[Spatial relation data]
^^^^^^^^^^^^^^^^
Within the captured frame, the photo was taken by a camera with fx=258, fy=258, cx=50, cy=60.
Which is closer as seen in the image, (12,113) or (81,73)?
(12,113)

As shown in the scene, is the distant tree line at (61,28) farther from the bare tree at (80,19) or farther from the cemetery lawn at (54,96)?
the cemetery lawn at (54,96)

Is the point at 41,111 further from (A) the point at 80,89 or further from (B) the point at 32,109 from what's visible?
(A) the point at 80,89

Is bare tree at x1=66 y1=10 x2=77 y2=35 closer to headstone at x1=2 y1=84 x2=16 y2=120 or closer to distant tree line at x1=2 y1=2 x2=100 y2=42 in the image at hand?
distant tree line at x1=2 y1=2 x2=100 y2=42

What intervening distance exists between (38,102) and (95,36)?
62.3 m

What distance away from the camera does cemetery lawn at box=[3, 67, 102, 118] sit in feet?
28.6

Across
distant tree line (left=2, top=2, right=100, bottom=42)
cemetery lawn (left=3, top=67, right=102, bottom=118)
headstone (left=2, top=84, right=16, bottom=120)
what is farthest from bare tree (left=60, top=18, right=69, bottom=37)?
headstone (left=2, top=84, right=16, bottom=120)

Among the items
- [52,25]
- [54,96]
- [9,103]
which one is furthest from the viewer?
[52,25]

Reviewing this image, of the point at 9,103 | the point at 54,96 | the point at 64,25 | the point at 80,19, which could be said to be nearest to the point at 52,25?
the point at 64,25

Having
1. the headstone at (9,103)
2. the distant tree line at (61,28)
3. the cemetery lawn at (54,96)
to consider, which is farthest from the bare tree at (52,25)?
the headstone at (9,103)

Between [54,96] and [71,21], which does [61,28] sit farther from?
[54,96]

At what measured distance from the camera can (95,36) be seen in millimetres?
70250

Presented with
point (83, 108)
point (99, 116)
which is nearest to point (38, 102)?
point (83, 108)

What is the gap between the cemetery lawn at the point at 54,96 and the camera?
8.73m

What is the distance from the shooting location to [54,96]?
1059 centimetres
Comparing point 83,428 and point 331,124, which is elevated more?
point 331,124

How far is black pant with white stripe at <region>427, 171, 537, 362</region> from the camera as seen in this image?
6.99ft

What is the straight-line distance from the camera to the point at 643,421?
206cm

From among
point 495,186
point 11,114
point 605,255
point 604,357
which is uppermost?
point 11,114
^^^^^^^^^^^^^^^^
*Task details*. Return each line above that contains the string "headstone". Case counts.

*Exercise solution*.
Is bare tree at x1=66 y1=10 x2=77 y2=35 closer to headstone at x1=2 y1=84 x2=16 y2=120 or closer to distant tree line at x1=2 y1=2 x2=100 y2=42 in the image at hand?
headstone (left=2, top=84, right=16, bottom=120)
headstone (left=2, top=84, right=16, bottom=120)
1. the headstone at (9,103)
the headstone at (9,103)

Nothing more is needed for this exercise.